Rewrite the stretch from the line containing "How far is the blue" through the end of the data, changing "photographer" to "camera" and leaving everything else as it is.
====== TASK MATERIAL ======
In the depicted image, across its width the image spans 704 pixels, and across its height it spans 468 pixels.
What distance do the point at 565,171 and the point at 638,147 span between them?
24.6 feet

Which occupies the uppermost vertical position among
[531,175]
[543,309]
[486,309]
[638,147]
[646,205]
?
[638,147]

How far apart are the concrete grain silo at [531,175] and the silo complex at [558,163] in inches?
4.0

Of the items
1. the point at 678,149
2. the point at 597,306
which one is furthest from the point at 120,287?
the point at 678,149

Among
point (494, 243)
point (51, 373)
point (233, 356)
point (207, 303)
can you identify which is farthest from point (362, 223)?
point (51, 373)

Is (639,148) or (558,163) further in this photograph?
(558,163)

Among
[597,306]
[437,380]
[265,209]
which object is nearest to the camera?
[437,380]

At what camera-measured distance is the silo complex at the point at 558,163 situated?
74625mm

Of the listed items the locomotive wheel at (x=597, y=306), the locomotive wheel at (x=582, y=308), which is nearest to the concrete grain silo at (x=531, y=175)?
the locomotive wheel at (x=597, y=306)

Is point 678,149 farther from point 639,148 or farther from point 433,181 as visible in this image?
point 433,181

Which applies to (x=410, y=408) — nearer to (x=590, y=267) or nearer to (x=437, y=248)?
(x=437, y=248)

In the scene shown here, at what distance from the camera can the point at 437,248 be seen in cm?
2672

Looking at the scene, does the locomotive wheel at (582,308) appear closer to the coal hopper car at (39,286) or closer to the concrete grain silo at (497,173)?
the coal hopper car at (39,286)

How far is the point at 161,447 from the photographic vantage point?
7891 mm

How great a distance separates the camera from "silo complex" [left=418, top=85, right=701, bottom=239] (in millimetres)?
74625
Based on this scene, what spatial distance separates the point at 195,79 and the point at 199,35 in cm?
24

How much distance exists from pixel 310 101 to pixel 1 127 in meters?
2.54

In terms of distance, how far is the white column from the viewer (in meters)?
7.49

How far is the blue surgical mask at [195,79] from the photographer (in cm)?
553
======
> [SOLUTION]:
How far is the blue surgical mask at [195,79] from the camera (in cm)?
553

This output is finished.